Every Sunday, I open my journal to the whole world in the form of a digital gratitude journal celebrating the Bitesize Wonders of everyday life.
While I did transform it into a series for blog content, keeping a gratitude journal has undoubtedly improved my mental health and has given me a more positive outlook in life.
I don’t think there is a “best” way to journal. Rather, I’d recommend trying out various forms of journaling first before settling on one way. Perhaps, the “best” way is to just go with the flow of your feelings…
What Should You Write In Your Journal?
One thing that stops people from keeping a journal and sticking to it is that they wonder what to write about in the journal.
As a writer, it would be funny if not sad just how many times I’ve stopped myself before starting because I thought my life wasn’t “interesting enough” to have things to write about. I wouldn’t have started this blog if I gave into that perception…
If you’re not used to writing, the practice of journaling may be even more daunting at the start. Frankly, the answer to what you should write about in your journal will vary depending on your mood, and day-to-day occurrences.
You may write whatever is on your mind one day, and respond to an insightful journaling prompt you found on the internet the next day. Some days you might write an essay, and other times one sentence will be the only thing that pours out of you. The most important thing is that you don’t pressure yourself to deliver content for your journal every single. After all, your journal is not a social media feed. You don’t have to pump out content like an influencer would.
A journal is for you and you alone. Write about the things that feed your soul, the truths that make you wonder, the people that make you feel something – good and bad – and the places you always go back to. Essentially, write whatever makes you feel something real.
If you’re unsure where to start, try answering these journaling prompts:
- What would make today better?

WORK INSTRUCTIONS -
A - List everything the journaling passage says to write about in the sentence that begins "Write about the things".
B - Reproduce the journaling passage from "You may write" up to and including "make today better?".

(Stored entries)
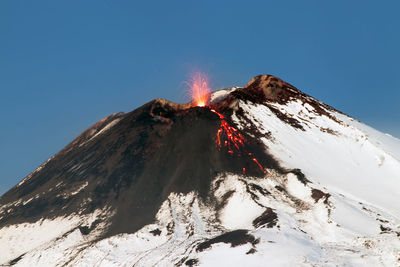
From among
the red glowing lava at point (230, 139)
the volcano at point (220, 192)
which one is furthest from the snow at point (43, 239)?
the red glowing lava at point (230, 139)

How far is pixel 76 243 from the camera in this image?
142 feet

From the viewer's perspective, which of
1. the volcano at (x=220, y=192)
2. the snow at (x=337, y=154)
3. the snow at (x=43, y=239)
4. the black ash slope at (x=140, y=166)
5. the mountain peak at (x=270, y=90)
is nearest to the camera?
the volcano at (x=220, y=192)

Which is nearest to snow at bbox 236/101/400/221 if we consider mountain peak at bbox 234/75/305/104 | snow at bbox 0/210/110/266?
mountain peak at bbox 234/75/305/104

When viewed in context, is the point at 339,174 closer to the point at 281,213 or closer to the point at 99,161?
the point at 281,213

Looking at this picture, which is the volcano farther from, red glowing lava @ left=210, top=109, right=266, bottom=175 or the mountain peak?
the mountain peak

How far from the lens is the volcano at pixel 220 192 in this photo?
34.9m

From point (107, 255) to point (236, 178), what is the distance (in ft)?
62.3

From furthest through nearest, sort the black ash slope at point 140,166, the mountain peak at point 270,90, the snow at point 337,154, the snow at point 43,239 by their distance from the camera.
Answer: the mountain peak at point 270,90 → the black ash slope at point 140,166 → the snow at point 337,154 → the snow at point 43,239

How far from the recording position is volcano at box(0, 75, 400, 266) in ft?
115

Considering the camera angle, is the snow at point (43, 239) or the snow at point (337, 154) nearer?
the snow at point (43, 239)

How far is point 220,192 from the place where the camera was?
48.8 meters

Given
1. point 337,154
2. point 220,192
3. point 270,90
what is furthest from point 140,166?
point 270,90

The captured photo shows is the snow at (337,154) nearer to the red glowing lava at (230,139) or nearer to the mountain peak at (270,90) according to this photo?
the red glowing lava at (230,139)

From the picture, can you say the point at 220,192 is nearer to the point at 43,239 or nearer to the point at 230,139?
the point at 230,139
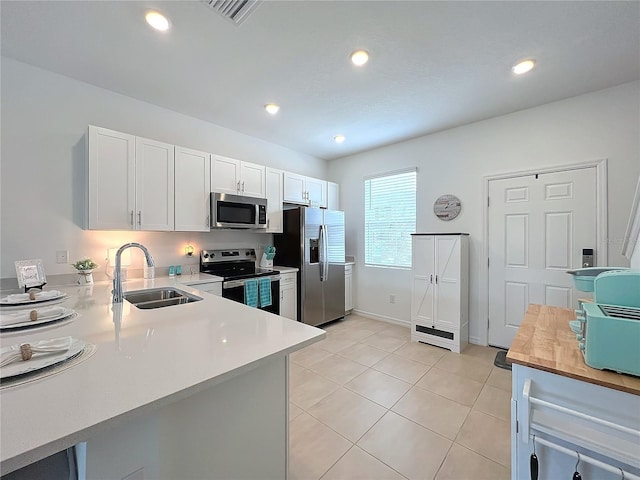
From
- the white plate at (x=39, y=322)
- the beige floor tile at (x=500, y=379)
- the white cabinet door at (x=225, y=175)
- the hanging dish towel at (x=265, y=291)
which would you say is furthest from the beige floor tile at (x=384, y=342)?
the white plate at (x=39, y=322)

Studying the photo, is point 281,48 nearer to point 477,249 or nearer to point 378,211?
point 378,211

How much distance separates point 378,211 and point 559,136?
90.1 inches

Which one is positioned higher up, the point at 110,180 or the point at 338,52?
the point at 338,52

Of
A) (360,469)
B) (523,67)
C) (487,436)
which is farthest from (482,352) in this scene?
(523,67)

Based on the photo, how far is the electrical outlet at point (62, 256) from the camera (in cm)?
238

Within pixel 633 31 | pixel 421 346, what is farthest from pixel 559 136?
pixel 421 346

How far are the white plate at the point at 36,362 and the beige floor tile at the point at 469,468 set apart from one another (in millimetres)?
1902

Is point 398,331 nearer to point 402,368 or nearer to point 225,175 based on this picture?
point 402,368

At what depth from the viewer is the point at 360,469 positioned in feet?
5.01

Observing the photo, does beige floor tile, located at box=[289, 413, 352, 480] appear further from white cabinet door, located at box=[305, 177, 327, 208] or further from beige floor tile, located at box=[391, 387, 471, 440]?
white cabinet door, located at box=[305, 177, 327, 208]

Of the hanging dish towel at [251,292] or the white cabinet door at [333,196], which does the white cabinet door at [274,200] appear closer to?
the hanging dish towel at [251,292]

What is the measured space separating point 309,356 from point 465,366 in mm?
1675

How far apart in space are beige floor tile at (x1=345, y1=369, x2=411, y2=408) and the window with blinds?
74.5 inches

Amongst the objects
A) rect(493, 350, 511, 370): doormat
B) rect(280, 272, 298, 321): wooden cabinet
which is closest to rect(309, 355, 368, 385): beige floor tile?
rect(280, 272, 298, 321): wooden cabinet
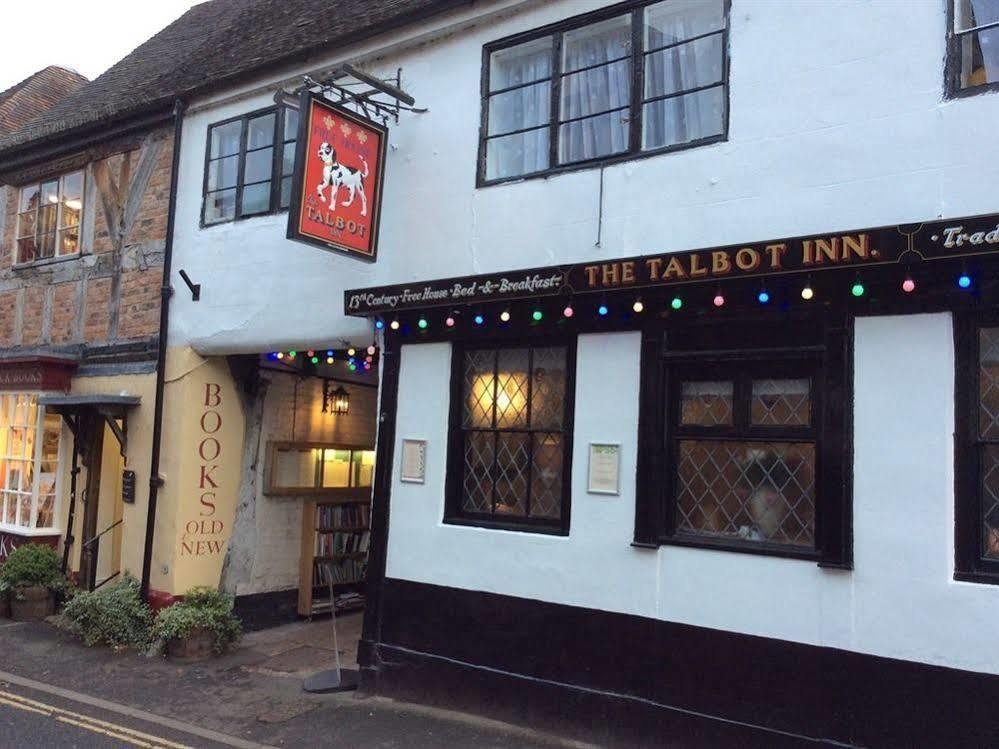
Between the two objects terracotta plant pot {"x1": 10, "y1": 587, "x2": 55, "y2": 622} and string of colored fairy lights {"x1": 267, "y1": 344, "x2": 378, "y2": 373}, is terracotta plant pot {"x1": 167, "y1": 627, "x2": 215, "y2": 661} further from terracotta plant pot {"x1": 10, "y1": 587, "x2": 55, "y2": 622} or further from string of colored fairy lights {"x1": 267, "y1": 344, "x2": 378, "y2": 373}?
string of colored fairy lights {"x1": 267, "y1": 344, "x2": 378, "y2": 373}

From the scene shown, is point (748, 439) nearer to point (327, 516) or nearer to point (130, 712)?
point (130, 712)

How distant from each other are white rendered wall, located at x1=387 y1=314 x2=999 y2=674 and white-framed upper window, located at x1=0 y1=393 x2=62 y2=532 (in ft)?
22.9

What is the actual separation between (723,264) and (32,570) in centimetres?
902

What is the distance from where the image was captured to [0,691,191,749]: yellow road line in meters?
6.39

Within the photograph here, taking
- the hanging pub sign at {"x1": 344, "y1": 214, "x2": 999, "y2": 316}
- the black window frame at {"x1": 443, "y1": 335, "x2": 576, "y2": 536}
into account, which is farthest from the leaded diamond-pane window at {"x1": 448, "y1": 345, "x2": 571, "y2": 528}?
the hanging pub sign at {"x1": 344, "y1": 214, "x2": 999, "y2": 316}

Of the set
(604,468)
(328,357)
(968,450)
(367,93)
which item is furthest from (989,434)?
(328,357)

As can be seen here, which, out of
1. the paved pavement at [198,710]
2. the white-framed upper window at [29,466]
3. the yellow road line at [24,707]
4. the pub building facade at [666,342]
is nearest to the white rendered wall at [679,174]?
the pub building facade at [666,342]

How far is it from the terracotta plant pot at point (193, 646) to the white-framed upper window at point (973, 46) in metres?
8.10

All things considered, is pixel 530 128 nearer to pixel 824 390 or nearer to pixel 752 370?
pixel 752 370

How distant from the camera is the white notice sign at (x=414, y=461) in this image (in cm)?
745

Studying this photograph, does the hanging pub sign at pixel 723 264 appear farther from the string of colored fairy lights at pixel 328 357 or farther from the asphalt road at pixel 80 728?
the asphalt road at pixel 80 728

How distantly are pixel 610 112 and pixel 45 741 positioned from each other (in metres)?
6.46

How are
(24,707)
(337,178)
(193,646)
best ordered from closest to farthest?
1. (24,707)
2. (337,178)
3. (193,646)

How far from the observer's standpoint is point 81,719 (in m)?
6.90
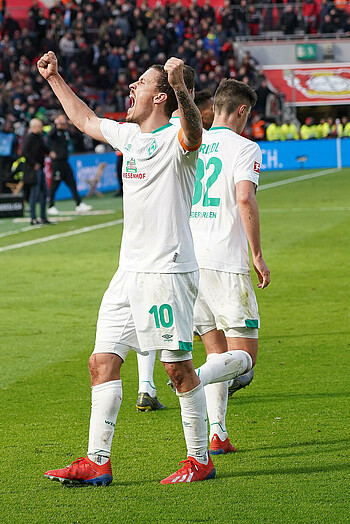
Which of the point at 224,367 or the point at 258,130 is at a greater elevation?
the point at 224,367

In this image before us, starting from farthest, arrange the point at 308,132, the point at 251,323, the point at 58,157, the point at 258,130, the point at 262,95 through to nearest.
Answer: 1. the point at 262,95
2. the point at 258,130
3. the point at 308,132
4. the point at 58,157
5. the point at 251,323

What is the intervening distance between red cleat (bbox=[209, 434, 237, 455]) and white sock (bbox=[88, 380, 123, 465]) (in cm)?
82

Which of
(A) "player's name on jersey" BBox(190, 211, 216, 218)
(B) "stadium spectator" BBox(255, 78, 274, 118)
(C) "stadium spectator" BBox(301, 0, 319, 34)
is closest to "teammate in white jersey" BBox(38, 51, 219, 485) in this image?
(A) "player's name on jersey" BBox(190, 211, 216, 218)

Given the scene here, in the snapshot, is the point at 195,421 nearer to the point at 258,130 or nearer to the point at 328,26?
the point at 258,130

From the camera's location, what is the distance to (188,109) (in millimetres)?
4336

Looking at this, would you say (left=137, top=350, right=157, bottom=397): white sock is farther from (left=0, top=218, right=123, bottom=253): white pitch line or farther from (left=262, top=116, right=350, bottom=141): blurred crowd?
(left=262, top=116, right=350, bottom=141): blurred crowd

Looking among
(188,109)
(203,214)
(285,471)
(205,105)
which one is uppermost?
(188,109)

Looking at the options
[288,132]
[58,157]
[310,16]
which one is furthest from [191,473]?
[310,16]

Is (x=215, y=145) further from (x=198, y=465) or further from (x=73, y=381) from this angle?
(x=73, y=381)

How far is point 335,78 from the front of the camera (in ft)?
137

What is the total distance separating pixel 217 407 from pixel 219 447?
23 cm

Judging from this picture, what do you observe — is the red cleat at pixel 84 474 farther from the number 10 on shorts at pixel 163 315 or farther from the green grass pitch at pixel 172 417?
the number 10 on shorts at pixel 163 315

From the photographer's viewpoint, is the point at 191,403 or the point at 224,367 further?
the point at 224,367

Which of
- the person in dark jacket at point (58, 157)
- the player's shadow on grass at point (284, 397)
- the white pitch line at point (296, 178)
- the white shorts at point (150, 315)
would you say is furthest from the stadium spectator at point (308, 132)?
the white shorts at point (150, 315)
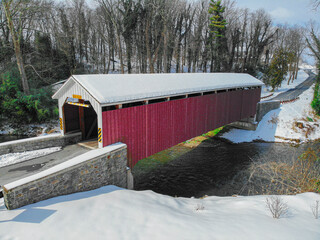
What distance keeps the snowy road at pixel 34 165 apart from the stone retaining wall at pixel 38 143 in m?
0.76

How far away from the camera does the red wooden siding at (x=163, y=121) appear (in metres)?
8.27

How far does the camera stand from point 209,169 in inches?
515

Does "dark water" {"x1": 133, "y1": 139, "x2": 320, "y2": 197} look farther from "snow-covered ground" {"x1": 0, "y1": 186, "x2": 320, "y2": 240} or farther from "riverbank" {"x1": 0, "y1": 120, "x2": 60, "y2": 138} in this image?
"riverbank" {"x1": 0, "y1": 120, "x2": 60, "y2": 138}

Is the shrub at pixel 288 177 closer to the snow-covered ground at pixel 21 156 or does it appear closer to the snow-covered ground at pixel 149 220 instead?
the snow-covered ground at pixel 149 220

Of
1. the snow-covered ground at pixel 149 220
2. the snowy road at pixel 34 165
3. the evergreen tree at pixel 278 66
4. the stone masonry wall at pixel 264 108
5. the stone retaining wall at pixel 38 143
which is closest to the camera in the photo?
the snow-covered ground at pixel 149 220

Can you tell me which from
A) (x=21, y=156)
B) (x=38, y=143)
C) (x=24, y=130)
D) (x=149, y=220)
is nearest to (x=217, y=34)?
(x=24, y=130)

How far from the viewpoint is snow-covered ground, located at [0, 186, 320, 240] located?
4391mm

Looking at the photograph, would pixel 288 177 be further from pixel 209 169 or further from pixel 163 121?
pixel 209 169

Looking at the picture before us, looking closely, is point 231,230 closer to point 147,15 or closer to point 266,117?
point 266,117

SOLUTIONS TO THE TASKS -
A -
- the things that feed your soul
- the truths that make you wonder
- the people that make you feel something, good and bad
- the places you always go back to

B -
You may write whatever is on your mind one day, and respond to an insightful journaling prompt you found on the internet the next day. Some days you might write an essay, and other times one sentence will be the only thing that pours out of you. The most important thing is that you don’t pressure yourself to deliver content for your journal every single. After all, your journal is not a social media feed. You don’t have to pump out content like an influencer would.
A journal is for you and you alone. Write about the things that feed your soul, the truths that make you wonder, the people that make you feel something – good and bad – and the places you always go back to. Essentially, write whatever makes you feel something real.
If you’re unsure where to start, try answering these journaling prompts:
- What would make today better?